*** TEXT UNDER STUDY ***

It's my humble opinion that some people are jealous of what full-timers (and frequent campers) have and make up B.S "rules" that don't really exist, just to make things difficult for those of us living what some consider an alternative lifestyle, ...just my two cents worth


----------



## jeffmue (Apr 22, 2010)

Wow that does suck! I'll have to keep an eye out for family unfriendly places!


----------



## dogbone (Sep 22, 2009)

jeffmue said:


> My wife are planning our vacation this year to LegoLand and we have discovered that "most" RV parks in the area have a six person limit on family sizes. I was constantly told: "I'm sorry but it's against city ordinance to accommodate families with more than six people". We finally found one that has no problem with big families but what a pile of crap! Is this the norm for RV parks across the nation or is this just California at it's finest? (I grew up there so I can say it... LOL.)


Our friends had it happened in Md. limit was 6, they had to rent another site so 2 more people could stay overnite. They threw a tent on it.


----------



## l2l (Jan 27, 2008)

We should have a BLACK LIST of Anti-Family Campgrounds


----------



## ctfortner (Nov 16, 2007)

That is crazy, I have never heard of anything like that, anywhere. Its not a drive-in movie theater. I would like to know more about this, its interesting if nothing else.


----------



## ctfortner (Nov 16, 2007)

I looked at a few in CA, here is one and their rules. This is *Lake Elsinore Campground* in Southern CA


Reservations can be made for up to 4 individual sites; for groups of 25 people or more, please reserve a Group Site.

*** End of TEXT UNDER STUDY ***
*** SUPPLIED DATA ***

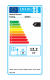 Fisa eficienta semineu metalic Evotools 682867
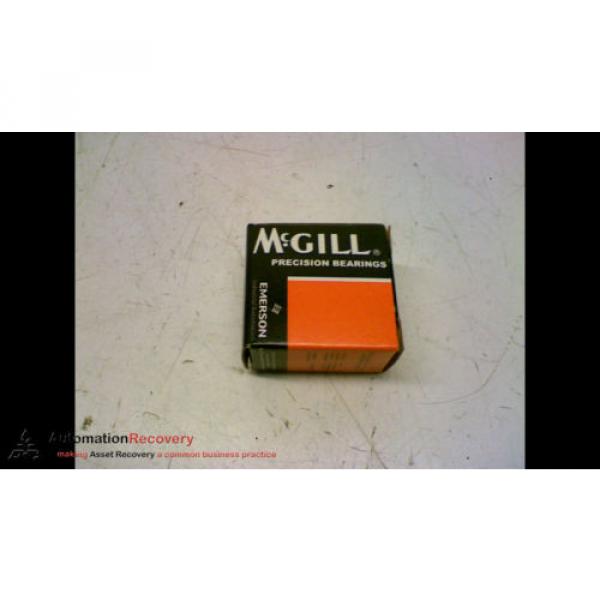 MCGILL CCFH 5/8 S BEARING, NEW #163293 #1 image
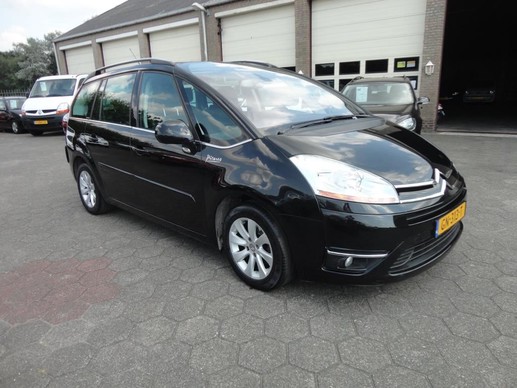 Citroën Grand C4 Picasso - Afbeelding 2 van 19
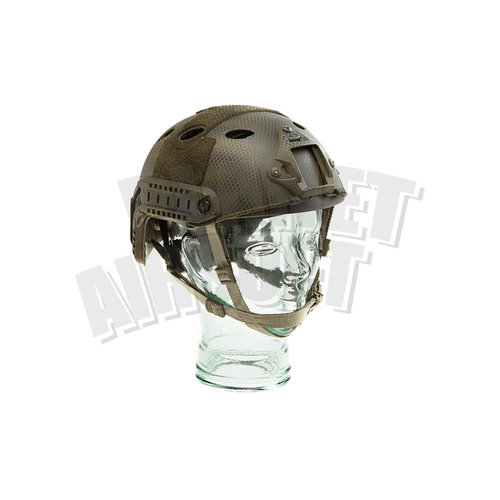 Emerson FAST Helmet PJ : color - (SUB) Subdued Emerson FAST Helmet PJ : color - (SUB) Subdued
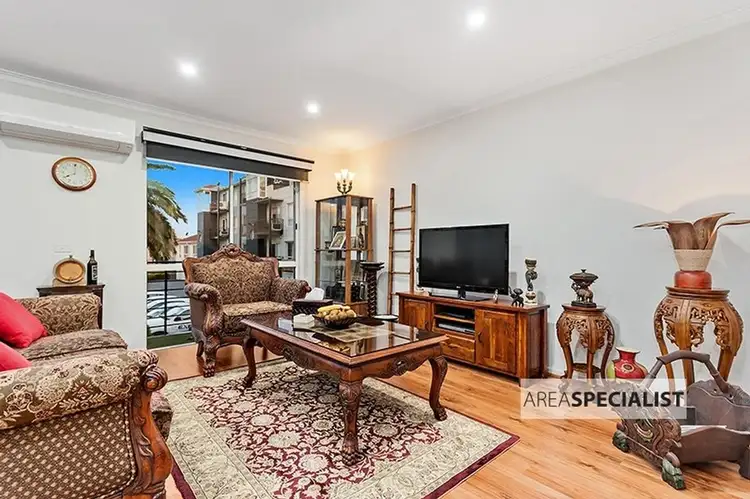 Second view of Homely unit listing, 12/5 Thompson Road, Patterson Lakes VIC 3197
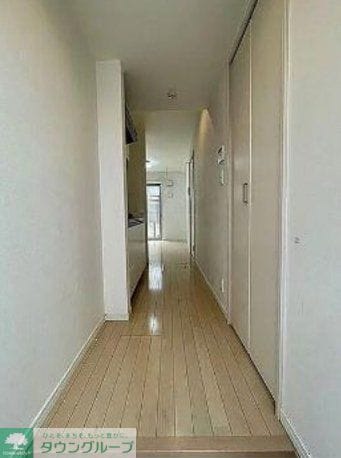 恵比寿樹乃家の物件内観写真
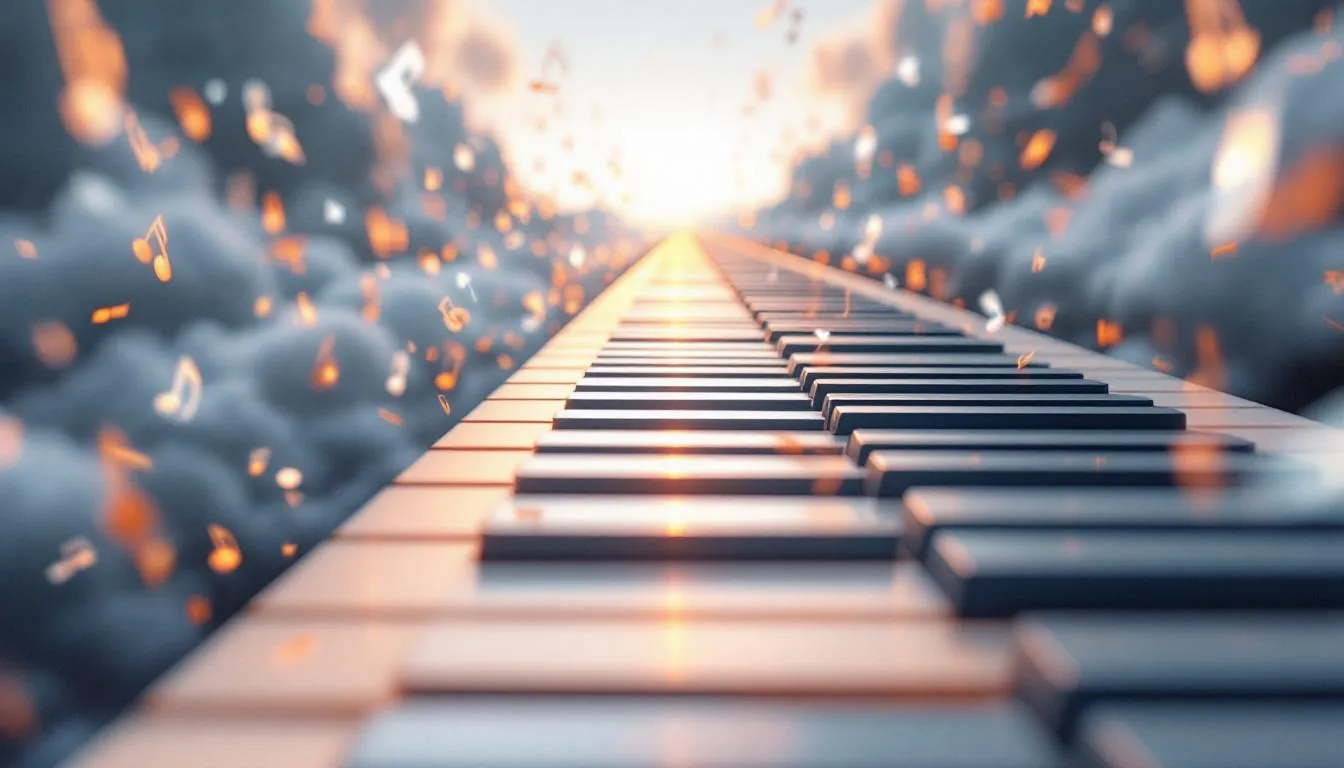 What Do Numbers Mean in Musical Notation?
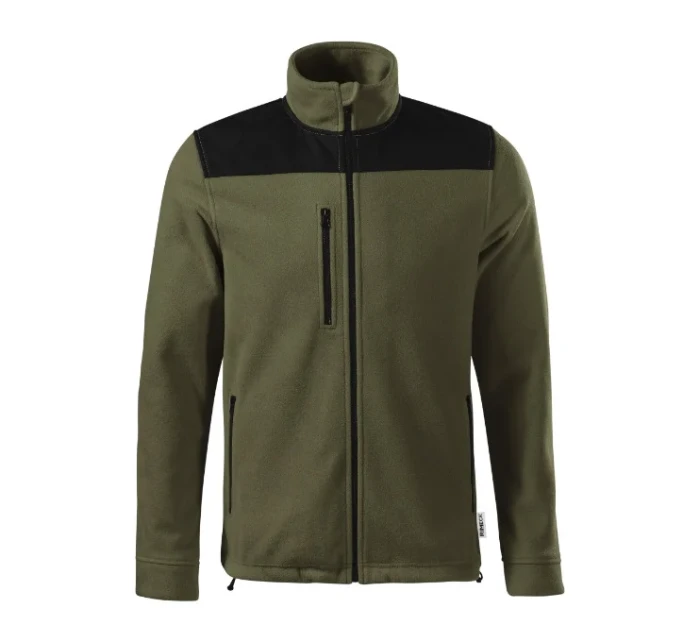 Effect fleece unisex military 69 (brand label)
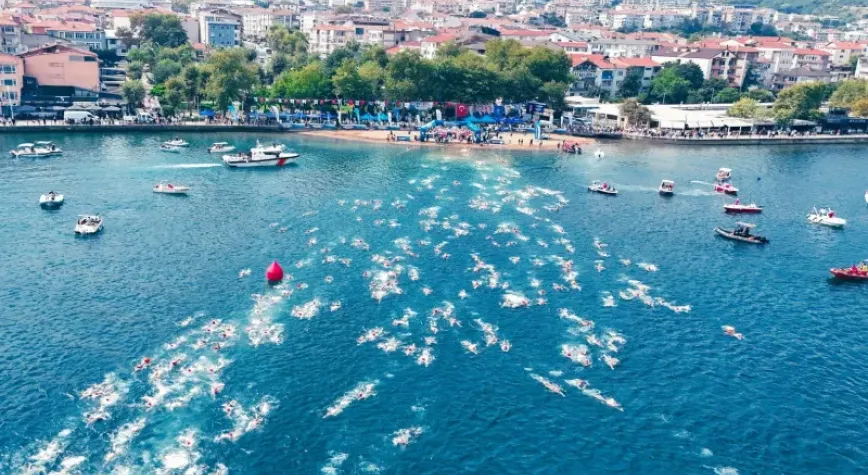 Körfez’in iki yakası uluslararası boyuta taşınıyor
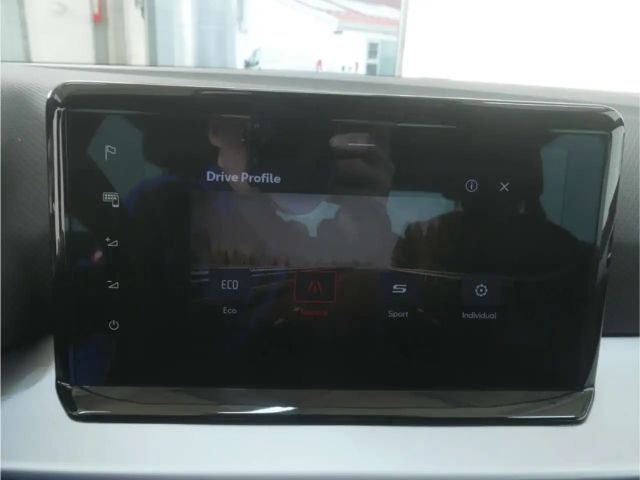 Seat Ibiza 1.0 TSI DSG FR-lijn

*** End of SUPPLIED DATA ***

= EXPLORE THE MATERIAL =
• A. Answer these from the RV park thread:
(i) What limit on family size did most RV parks in the LegoLand area have?
(ii) What did the friends in Md. do so two more people could stay overnight?
(iii) For groups of how many people does the Lake Elsinore Campground ask for a Group Site?
• B. Restate the part of the RV park thread that opens with the words containing "We should have" and closes with "if nothing else.", renaming "drive-in movie theater" as "bowling alley".

= RESPONSES PER TASK =
• A.
(i) Six people.
(ii) They rented another site and put a tent on it.
(iii) 25 people or more.

• B.
We should have a BLACK LIST of Anti-Family Campgrounds


----------



## ctfortner (Nov 16, 2007)

That is crazy, I have never heard of anything like that, anywhere. Its not a bowling alley. I would like to know more about this, its interesting if nothing else.